Back when I was training for the LLS Alton Bay half I was striving for The Trinity: a good running plan, a good eating plan and a good yoga plan. I’m one of those nutty people that earnestly believes that all these things go together. Especially yoga and running – I’m convinced they go hand in hand. Think about it. Let’s take the run first. Some people say a good run is mind-clearing. Others say it’s a good chance to relax. Okay – so the “relax” factor might be stretching it in terms of physical, but think about it from the mental for just a sec. I don’t know about you, but when I run, there is a cadence to my breathing – one deep count in, two long counts out. Slow & steady with the mantra “must beat cancer” right behind it. There is a rhythm to my running that parallels my practice in yoga.
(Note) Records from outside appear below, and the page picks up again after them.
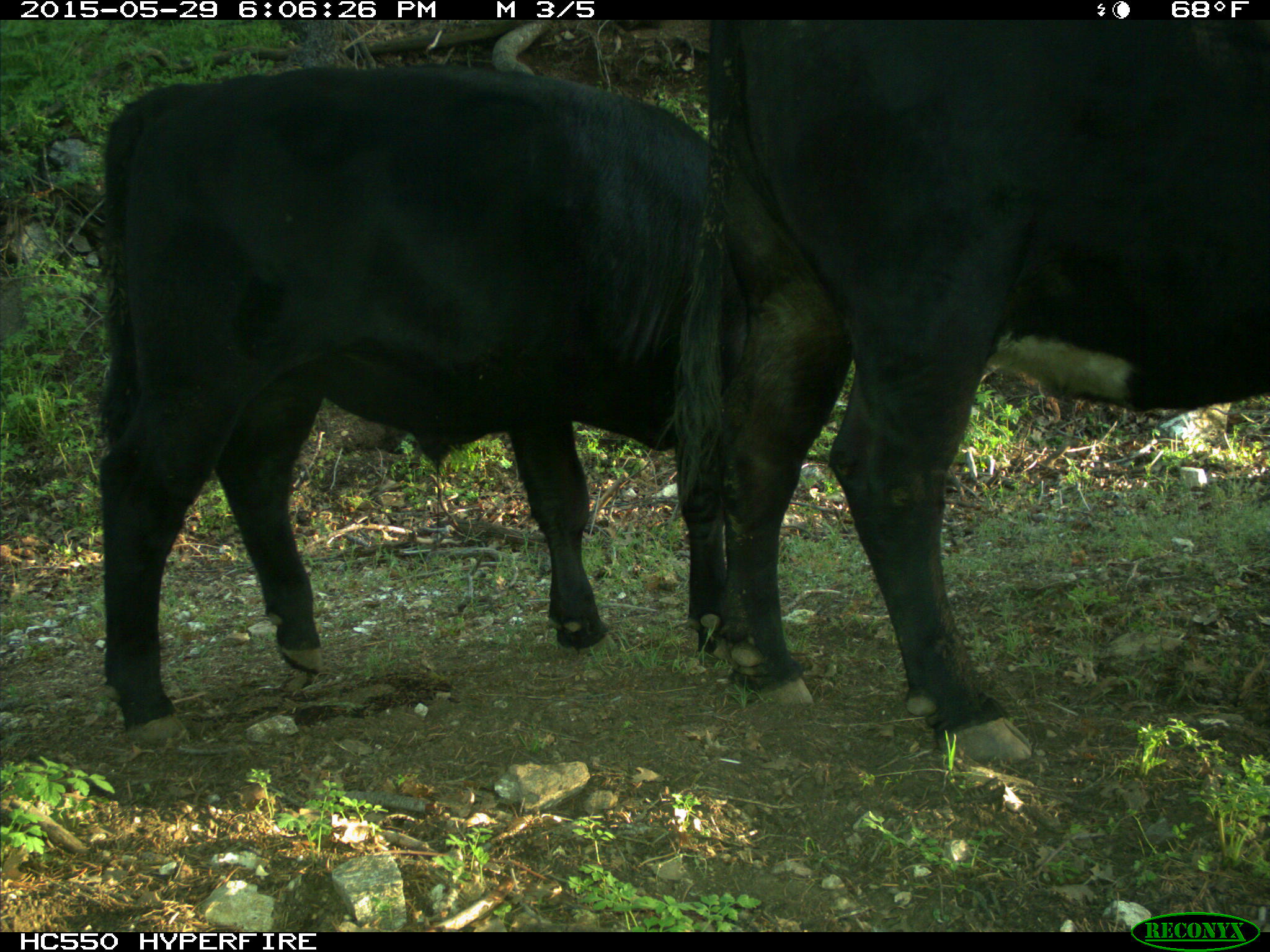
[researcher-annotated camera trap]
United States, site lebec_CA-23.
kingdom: Animalia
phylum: Chordata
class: Mammalia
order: Artiodactyla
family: Bovidae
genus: Bos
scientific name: Bos taurus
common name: domestic cow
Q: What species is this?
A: Bos taurus (domestic cow).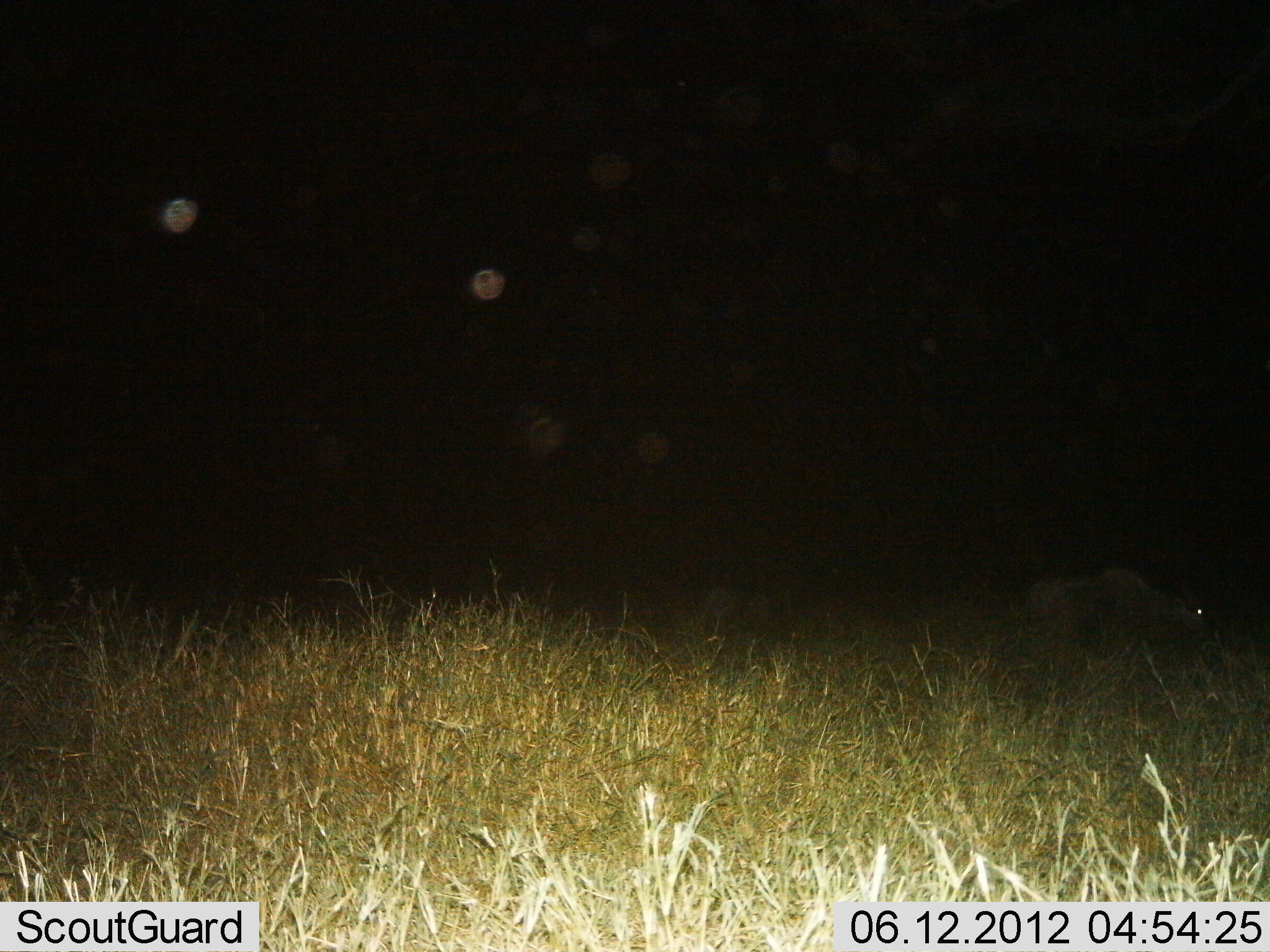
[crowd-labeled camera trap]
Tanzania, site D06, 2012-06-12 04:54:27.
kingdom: Animalia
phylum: Chordata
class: Mammalia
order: Artiodactyla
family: Bovidae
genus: Connochaetes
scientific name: Connochaetes taurinus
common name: blue wildebeest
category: wildebeest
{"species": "wildebeest (blue wildebeest) (Connochaetes taurinus)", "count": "1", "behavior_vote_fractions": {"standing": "40%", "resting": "20%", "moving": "20%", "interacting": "0%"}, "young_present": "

Now let’s move onto a good yoga session and how it relates to a good run. Tight hamstrings, tight hips, tight anything is bad, bad, bad for running so… what better way to stretch it all out than with a session of yoga? Go on any running site (take Runner’s World, for example). I bet there is an article or two (at the very least) about good stretching. The Y word might even be thrown around a little. I know for a fact Runner’s World has a video of three yoga moves designed to free the hips, loosen the quads and stretch the calves.
My point of all this preaching is not to get runners to become yogis or vise versa. My point is all about me, myself and moi, actually. I wanted to outwardly vent about lining it up – the yoga, the running & the eating well. Only now I’ve added a fourth component so I’ll have to rename the Trinity as the Fantastic Four: running, yoga, eating well and…Hello Mr. Bowflex – strength training!
Today’s daily yoga was all about standing poses. Strong standing. I’m liking the sequence because it really helped shake the cobwebs and rattle the internal alarm clock. I haven’t seen 7am since oh I don’t know when. Possibly before Christmas – at my sister’s when her son had us opening gifts at the crack of dawn. Actually, come to think of it, the sun wasn’t really up yet.
But, back to the practice. I think this sequence agrees with me because it is so graceful and moving from pose to pose really works. I’m not thinking Twister. Mountain -> standing forward -> lunge -> warrior 1 -> warrior 2 -> side angle -> straight leg warrior 2 -> triangle -> straddle -> warrior 2 into lunge -> down dog -> plank -> knees, chest, chin -> cobra -> childs -> down dog -> lunge -> standing forward -> chair/power -> mountain.
But, here’s the thing that’s always in the back of my mind – how’s my posture? Am I doing this right? I don’t have eyes in the back of my head, nor a teacher standing over me. No one to ease my feet into a more solid stance. I’ll be back to in-person personal on Thursday. Yay!
ps ~ today is “Run It Up The Flagpole Day” Make of it what you will.